=== What is needed ===
Copy the following listing in full, line for line, without changing anything.

══ Material supplied

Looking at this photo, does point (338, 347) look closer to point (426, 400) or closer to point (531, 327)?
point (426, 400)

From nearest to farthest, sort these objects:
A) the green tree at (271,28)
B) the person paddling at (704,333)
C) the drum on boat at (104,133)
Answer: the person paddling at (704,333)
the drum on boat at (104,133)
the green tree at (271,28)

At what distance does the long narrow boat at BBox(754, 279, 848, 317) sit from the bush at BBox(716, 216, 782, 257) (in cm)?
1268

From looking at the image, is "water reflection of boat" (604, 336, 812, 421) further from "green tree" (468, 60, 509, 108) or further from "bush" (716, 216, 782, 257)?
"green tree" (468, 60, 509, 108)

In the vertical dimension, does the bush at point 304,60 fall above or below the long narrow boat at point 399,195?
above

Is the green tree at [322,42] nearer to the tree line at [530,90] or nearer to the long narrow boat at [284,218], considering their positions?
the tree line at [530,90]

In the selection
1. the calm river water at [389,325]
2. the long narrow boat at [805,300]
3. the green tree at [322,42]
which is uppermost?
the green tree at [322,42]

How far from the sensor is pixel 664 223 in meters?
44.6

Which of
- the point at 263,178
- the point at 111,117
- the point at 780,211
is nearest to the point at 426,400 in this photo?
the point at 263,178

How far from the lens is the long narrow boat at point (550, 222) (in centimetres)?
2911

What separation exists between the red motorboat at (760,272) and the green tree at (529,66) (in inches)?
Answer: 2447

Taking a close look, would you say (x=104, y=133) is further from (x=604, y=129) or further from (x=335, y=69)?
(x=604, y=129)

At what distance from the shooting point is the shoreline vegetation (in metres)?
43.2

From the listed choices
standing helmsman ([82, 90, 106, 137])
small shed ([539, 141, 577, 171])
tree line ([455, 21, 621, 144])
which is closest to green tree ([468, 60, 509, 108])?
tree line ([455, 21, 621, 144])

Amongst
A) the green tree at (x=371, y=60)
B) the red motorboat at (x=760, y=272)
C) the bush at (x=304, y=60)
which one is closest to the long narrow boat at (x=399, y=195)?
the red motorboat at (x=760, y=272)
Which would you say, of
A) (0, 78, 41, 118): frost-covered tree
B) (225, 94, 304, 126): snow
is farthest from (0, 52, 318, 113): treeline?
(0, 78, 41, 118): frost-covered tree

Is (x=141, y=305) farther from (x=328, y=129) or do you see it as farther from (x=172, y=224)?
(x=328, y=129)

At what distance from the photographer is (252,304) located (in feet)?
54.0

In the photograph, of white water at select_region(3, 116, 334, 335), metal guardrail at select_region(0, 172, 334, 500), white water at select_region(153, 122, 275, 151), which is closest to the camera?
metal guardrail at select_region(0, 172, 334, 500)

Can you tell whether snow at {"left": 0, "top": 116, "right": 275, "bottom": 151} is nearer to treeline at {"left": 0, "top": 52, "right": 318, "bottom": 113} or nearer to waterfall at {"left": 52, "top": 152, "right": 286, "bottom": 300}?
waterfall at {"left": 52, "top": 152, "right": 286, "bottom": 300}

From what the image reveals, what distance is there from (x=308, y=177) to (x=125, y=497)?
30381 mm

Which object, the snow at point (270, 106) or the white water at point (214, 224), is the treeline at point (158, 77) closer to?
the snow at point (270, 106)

════

=== Final answer ===
Looking at this photo, does point (338, 347) look closer to point (426, 400) or closer to point (531, 327)?
point (426, 400)

From nearest to farthest, sort these objects:
A) the green tree at (271,28)
B) the person paddling at (704,333)
C) the drum on boat at (104,133)
Answer: the person paddling at (704,333)
the drum on boat at (104,133)
the green tree at (271,28)

At what distance does the long narrow boat at BBox(754, 279, 848, 317) sit from the bush at BBox(716, 216, 782, 257) (in cm)?
1268

From looking at the image, is "water reflection of boat" (604, 336, 812, 421) further from "green tree" (468, 60, 509, 108) or further from "bush" (716, 216, 782, 257)?
"green tree" (468, 60, 509, 108)

In the vertical dimension, does the bush at point 304,60 fall above or below the long narrow boat at point 399,195?
above

Is the green tree at [322,42] nearer to the tree line at [530,90] or nearer to the long narrow boat at [284,218], considering their positions?
the tree line at [530,90]

In the selection
1. the calm river water at [389,325]
2. the long narrow boat at [805,300]
3. the green tree at [322,42]
which is uppermost?
the green tree at [322,42]

How far from the sensor is pixel 664 223 in meters?
44.6

Which of
- the point at 263,178
- the point at 111,117
- the point at 780,211
is nearest to the point at 426,400 in this photo?
the point at 263,178

How far from the lens is the long narrow boat at point (550, 222) (in centimetres)?
2911

What separation exists between the red motorboat at (760,272) and the green tree at (529,66) (in inches)?
Answer: 2447

Taking a close look, would you say (x=104, y=133) is further from (x=604, y=129) or further from (x=335, y=69)?
(x=604, y=129)

At what distance from the shooting point is the shoreline vegetation (in metres)?
43.2

From the listed choices
standing helmsman ([82, 90, 106, 137])
small shed ([539, 141, 577, 171])
tree line ([455, 21, 621, 144])
which is closest to green tree ([468, 60, 509, 108])?
tree line ([455, 21, 621, 144])

Amongst
A) the green tree at (x=371, y=60)
B) the red motorboat at (x=760, y=272)
C) the bush at (x=304, y=60)
which one is closest to the long narrow boat at (x=399, y=195)?
the red motorboat at (x=760, y=272)
Which would you say, of
A) (0, 78, 41, 118): frost-covered tree
B) (225, 94, 304, 126): snow
is farthest from (0, 52, 318, 113): treeline?
(0, 78, 41, 118): frost-covered tree

Is (x=141, y=305) farther from (x=328, y=129) or do you see it as farther from (x=172, y=224)?
(x=328, y=129)

At what distance from the photographer is (252,304) located (in feet)?
54.0

In the photograph, of white water at select_region(3, 116, 334, 335), metal guardrail at select_region(0, 172, 334, 500), white water at select_region(153, 122, 275, 151), which is closest to the camera?
metal guardrail at select_region(0, 172, 334, 500)

Can you tell whether snow at {"left": 0, "top": 116, "right": 275, "bottom": 151} is nearer to treeline at {"left": 0, "top": 52, "right": 318, "bottom": 113} or nearer to waterfall at {"left": 52, "top": 152, "right": 286, "bottom": 300}?
waterfall at {"left": 52, "top": 152, "right": 286, "bottom": 300}

From what the image reveals, what distance is there from (x=308, y=177) to (x=125, y=497)?
30381 mm

Which object, the snow at point (270, 106) or the white water at point (214, 224), is the treeline at point (158, 77) closer to?
the snow at point (270, 106)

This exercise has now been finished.